Thesis: Haha man that day was a spectacle to say the least. I just really enjoy having a sense of humor and I like to find the funnier side of things. I always mess around with photoshop, so to me it was just another funny picture I was playing with. When I woke up and realized it was everywhere from Complex to Vibe to USA Today, it really tripped me out. I never thought about giving myself credit for it until I saw other people getting credit for it, so I didn’t even think about trying to put a big ole watermark on it. I was kinda salty at first, I ain’t gonna lie, but at the end of the day it’s all in fun and I was just happy that many people found it as funny as I did.

You’re without a doubt the best rapper I know personally. Before you thank me for the compliment, you should know that I hate you for it. As much as I want to ask how you got so good at rapping, I won’t, because A. that’s just a stupid question, and B. I already know in my heart of hearts that you sold your soul to the devil, and nothing you say will convince me otherwise. So instead, I’ll ask you this: If you had to pursue a career in any other musical genre, but were guaranteed to never become rich and famous from it, what would you do? Take note that the tuba exists.

Thesis: Haha man we look like a couple of groupies saying how much we like each others music. You’ve always known you’re one of my favorite rappers as well, so you know it means a lot to me for you to say that. I really love all different styles of music yo. My dad was a big fan of smooth jazz growing up, so I’ll always have a love for that. I also like metal, it’s really the first place I started creating my own music. I was a guitarist in a metal band in high school, and I just love the energy it brings out. As funny as it sounds, it would be a toss up between those two, despite how contrasting they are to each other. If I could combine the two that could be pretty dope. Maybe a nice smooth sax that turns into a crazy breakdown out of nowhere. I think we might be onto something…..

You’re probably the best person for me to ask this next question. If I don’t, it’ll just sit in the file I’ve brilliantly labeled, “Questions to Ask People,” and I’ll surely regret it. I really can’t afford any more regrets in life, so the question is… if you had to give up one for the rest of your life, would you rather give up weed or Mexican food? Keep in mind that weed is generally the same every time while Mexican food varies greatly and boasts a plethora of options. Also consider the fact that most people eventually outgrow weed but burritos are enjoyed by all until death. Choose wisely.

Thesis: You know man, don’t get me wrong, I do love me some Mexican food, but this question would have been a lot harder for me if you would have asked me about Chinese food. I could eat it every day of my life. As a matter of fact, I’m gonna do you a favor and pretend you said Chinese food, and the answer would have to be that I’d give up weed, because Chinese food gets me high in it’s own right. It’s like love, mixed with sex, mixed with soy sauce and Sriracha. I would just smoke an egg roll like a blunt and I’d be straight!!

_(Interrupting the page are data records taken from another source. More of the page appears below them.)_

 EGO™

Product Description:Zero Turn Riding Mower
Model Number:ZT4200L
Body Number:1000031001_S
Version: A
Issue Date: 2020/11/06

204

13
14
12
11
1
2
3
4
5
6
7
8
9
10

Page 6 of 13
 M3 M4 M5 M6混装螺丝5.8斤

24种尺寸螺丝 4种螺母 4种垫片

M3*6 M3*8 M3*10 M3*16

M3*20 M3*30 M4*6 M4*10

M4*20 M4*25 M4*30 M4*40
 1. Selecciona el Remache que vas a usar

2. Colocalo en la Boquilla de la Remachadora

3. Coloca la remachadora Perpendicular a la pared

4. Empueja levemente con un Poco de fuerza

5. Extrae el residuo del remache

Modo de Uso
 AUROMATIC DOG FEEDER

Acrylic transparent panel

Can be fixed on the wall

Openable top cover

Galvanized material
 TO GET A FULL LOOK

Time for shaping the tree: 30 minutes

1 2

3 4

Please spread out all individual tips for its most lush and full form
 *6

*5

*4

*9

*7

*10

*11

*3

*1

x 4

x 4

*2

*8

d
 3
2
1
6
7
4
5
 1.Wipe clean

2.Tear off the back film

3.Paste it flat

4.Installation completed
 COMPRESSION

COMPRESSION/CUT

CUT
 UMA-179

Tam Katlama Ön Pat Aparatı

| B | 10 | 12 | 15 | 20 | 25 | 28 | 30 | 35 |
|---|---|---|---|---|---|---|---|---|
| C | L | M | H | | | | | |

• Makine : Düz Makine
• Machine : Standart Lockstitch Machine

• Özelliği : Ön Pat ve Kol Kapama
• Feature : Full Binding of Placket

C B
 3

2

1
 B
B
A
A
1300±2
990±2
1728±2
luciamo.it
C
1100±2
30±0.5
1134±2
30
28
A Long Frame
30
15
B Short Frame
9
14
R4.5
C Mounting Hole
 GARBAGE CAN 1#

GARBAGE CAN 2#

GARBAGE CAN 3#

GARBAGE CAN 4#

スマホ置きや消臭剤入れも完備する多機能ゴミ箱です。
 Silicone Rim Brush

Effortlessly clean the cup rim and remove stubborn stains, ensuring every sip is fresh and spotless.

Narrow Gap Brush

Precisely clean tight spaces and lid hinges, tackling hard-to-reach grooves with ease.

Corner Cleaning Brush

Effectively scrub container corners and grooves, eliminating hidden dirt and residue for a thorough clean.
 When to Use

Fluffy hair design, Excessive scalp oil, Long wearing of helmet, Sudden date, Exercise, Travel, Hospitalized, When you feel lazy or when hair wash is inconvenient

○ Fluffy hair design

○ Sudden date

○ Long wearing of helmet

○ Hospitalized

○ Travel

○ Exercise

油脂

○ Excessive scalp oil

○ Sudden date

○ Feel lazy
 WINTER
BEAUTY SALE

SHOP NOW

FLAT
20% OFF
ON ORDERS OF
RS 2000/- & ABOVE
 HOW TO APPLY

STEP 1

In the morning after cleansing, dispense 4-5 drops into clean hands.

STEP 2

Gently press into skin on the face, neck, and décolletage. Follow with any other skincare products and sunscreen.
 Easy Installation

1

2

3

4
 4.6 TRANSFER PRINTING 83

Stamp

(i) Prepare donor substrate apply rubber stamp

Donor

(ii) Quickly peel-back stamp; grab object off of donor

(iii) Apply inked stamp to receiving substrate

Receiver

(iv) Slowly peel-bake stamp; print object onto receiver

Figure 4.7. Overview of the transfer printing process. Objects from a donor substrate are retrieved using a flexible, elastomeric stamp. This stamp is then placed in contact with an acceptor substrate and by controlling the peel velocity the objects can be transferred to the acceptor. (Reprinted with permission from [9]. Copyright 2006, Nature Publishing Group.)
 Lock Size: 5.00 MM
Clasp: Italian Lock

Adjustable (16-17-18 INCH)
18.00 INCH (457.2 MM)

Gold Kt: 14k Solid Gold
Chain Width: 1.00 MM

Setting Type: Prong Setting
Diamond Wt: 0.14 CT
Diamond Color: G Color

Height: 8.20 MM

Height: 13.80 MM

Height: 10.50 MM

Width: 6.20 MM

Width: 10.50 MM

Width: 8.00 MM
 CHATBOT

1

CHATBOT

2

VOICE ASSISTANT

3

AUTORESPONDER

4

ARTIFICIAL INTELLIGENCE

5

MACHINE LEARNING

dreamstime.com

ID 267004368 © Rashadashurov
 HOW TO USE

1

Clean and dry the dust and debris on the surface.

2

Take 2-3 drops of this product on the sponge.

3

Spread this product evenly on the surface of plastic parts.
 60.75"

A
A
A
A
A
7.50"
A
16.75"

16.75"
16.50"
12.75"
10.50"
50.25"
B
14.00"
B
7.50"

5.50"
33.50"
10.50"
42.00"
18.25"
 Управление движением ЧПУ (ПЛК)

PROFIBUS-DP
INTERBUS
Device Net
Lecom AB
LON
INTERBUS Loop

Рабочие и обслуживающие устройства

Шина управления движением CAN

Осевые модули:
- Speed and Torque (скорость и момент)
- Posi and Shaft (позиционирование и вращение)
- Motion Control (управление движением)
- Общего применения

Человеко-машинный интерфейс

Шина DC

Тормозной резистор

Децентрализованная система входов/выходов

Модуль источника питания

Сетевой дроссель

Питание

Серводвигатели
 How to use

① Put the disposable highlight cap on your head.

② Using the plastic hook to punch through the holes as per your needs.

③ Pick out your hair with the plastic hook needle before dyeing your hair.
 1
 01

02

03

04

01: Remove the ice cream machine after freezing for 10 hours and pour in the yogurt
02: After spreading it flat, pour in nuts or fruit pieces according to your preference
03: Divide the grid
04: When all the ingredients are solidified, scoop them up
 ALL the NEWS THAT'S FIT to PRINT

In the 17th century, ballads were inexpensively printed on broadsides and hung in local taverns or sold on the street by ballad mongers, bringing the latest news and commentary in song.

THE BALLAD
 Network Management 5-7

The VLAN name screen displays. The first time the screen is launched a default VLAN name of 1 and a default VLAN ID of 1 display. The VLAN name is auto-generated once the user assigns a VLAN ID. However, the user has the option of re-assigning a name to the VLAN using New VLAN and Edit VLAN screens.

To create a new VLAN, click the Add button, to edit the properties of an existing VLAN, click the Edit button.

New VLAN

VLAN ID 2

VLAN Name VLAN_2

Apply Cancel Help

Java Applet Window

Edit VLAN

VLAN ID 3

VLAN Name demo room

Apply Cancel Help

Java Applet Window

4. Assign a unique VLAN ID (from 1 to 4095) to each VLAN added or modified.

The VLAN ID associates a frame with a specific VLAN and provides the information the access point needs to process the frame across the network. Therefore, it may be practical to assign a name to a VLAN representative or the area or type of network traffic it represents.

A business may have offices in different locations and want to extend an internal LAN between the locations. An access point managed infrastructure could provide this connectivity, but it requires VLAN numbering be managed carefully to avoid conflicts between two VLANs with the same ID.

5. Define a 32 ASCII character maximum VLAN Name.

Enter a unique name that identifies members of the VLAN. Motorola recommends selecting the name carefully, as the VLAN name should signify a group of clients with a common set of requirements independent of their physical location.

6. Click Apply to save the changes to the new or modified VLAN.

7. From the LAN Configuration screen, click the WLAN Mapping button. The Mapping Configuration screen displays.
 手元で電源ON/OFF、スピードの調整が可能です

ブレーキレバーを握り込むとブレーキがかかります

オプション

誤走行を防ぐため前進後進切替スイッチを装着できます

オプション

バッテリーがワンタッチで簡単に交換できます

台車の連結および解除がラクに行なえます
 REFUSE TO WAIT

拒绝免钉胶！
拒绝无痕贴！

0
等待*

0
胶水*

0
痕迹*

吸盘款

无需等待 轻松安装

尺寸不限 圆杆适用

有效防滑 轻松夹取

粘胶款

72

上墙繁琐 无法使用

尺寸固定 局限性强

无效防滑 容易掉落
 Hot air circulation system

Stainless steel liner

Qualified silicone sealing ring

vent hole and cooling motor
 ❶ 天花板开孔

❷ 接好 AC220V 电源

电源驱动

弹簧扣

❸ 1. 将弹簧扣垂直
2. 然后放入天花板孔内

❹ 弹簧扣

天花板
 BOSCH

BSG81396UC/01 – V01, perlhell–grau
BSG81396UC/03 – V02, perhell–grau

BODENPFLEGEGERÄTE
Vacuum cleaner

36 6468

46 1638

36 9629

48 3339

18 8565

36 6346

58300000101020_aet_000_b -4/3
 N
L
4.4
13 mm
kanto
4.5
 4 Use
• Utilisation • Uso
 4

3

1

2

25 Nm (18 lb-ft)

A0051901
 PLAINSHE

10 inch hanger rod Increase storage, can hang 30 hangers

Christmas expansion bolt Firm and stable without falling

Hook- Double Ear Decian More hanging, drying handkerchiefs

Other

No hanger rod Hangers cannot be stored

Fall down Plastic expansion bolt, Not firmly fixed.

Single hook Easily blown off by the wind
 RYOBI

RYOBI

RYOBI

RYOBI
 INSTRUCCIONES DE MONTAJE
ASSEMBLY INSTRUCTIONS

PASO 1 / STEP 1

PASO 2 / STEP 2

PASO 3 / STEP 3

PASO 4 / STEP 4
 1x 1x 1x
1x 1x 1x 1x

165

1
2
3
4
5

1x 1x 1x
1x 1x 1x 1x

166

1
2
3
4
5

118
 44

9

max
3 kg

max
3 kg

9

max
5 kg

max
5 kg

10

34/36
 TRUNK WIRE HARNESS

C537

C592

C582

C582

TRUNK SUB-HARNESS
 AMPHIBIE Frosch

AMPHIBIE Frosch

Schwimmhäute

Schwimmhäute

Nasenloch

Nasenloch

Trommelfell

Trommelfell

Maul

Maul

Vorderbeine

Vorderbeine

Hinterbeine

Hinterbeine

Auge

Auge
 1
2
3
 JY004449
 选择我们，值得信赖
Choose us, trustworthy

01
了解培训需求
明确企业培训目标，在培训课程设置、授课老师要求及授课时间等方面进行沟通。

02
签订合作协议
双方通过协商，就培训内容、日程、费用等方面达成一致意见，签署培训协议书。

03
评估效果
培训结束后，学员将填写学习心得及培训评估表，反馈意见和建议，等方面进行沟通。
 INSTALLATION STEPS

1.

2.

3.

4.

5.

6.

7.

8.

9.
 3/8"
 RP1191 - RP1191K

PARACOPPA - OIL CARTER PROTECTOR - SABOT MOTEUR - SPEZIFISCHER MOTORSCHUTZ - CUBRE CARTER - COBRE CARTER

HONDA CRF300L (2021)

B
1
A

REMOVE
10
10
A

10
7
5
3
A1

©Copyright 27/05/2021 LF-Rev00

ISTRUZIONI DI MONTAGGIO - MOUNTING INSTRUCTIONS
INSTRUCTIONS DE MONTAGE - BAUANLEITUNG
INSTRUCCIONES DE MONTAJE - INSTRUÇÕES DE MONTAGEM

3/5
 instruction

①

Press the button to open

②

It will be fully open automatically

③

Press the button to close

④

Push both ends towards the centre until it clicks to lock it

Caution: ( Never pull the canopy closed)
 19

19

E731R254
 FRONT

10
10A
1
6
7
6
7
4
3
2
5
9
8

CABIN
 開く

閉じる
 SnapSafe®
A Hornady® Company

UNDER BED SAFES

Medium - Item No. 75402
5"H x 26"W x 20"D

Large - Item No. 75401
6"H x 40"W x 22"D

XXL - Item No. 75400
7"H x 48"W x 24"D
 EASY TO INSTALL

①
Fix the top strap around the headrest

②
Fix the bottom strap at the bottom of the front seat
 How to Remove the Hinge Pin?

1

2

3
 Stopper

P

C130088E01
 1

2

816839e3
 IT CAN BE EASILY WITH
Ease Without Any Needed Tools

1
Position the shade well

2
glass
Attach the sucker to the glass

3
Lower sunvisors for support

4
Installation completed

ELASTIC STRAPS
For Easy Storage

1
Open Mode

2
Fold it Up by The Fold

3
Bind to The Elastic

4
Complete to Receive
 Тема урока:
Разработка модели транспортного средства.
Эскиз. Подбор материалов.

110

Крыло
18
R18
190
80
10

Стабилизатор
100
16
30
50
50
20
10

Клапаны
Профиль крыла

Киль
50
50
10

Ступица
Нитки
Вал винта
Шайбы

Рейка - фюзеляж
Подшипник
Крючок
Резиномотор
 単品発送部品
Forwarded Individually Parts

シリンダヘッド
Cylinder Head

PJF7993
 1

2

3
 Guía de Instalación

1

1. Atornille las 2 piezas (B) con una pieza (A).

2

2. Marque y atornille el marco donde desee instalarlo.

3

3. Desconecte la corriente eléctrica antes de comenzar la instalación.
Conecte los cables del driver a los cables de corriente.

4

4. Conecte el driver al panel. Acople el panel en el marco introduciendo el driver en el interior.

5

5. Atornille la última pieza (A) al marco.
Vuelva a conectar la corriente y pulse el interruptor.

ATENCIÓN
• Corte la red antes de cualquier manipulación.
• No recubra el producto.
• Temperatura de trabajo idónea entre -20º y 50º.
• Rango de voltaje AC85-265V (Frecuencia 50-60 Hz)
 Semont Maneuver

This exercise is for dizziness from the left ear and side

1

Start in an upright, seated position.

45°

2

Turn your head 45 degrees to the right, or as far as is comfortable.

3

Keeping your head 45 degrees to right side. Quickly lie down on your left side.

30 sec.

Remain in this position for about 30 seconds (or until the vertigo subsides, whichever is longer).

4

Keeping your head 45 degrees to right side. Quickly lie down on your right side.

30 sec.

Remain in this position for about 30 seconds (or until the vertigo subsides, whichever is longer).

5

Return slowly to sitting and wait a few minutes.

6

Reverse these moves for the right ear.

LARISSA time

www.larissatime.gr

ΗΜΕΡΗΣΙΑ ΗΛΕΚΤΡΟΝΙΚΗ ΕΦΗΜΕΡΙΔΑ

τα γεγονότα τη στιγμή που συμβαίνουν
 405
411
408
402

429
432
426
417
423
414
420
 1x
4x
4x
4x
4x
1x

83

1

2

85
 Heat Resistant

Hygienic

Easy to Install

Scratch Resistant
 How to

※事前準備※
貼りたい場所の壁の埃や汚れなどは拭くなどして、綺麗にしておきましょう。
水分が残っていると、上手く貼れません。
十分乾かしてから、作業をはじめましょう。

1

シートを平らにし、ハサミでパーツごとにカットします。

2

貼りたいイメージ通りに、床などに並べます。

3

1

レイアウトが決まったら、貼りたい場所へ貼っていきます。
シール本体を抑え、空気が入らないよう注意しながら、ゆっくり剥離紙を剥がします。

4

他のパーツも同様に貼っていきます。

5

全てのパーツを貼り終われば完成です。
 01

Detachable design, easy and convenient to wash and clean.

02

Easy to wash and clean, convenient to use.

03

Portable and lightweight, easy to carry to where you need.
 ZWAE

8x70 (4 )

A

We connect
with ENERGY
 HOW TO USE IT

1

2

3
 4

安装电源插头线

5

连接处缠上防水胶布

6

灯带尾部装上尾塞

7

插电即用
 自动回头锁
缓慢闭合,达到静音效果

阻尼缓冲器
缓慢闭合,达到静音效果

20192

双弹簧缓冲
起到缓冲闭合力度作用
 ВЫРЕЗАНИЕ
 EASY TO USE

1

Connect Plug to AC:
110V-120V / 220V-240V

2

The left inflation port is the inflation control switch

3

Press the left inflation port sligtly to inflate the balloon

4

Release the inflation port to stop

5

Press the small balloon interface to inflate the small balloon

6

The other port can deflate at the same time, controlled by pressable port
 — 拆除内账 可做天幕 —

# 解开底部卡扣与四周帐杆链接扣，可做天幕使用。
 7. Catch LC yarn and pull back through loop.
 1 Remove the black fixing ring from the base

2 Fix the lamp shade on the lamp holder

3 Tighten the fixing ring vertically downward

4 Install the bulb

All jokes aside, I really appreciate you doing this and I’m happy to know you. Last question: Seriously, what the fuck is Noearth’s problem?

Thesis: Honestly, dude is just a piece of shit. We look like friends to the public, but we hate each other. We usually fist fight after every show (I always win) and he’s just done some really shady shit. He steals candy from babies, he sleeps with wives that have husbands in the military serving our country, he litters, he waters his grass for 12 hours a day but his yard is nothing but dirt, he cusses at nuns, he disrespects women both physically and verbally, he abuses all of his pets at the same damn time, he said you’re not even good at rapping, he wets his bed, and worst of all… he doesn’t wash his hands after he uses the restroom. He’s all in all just bad news. I hate him. If you’re reading this Erf, I HATE YOU!! YOU HAVEN’T SEEN THE LAST OF THESIS!!!!!!!!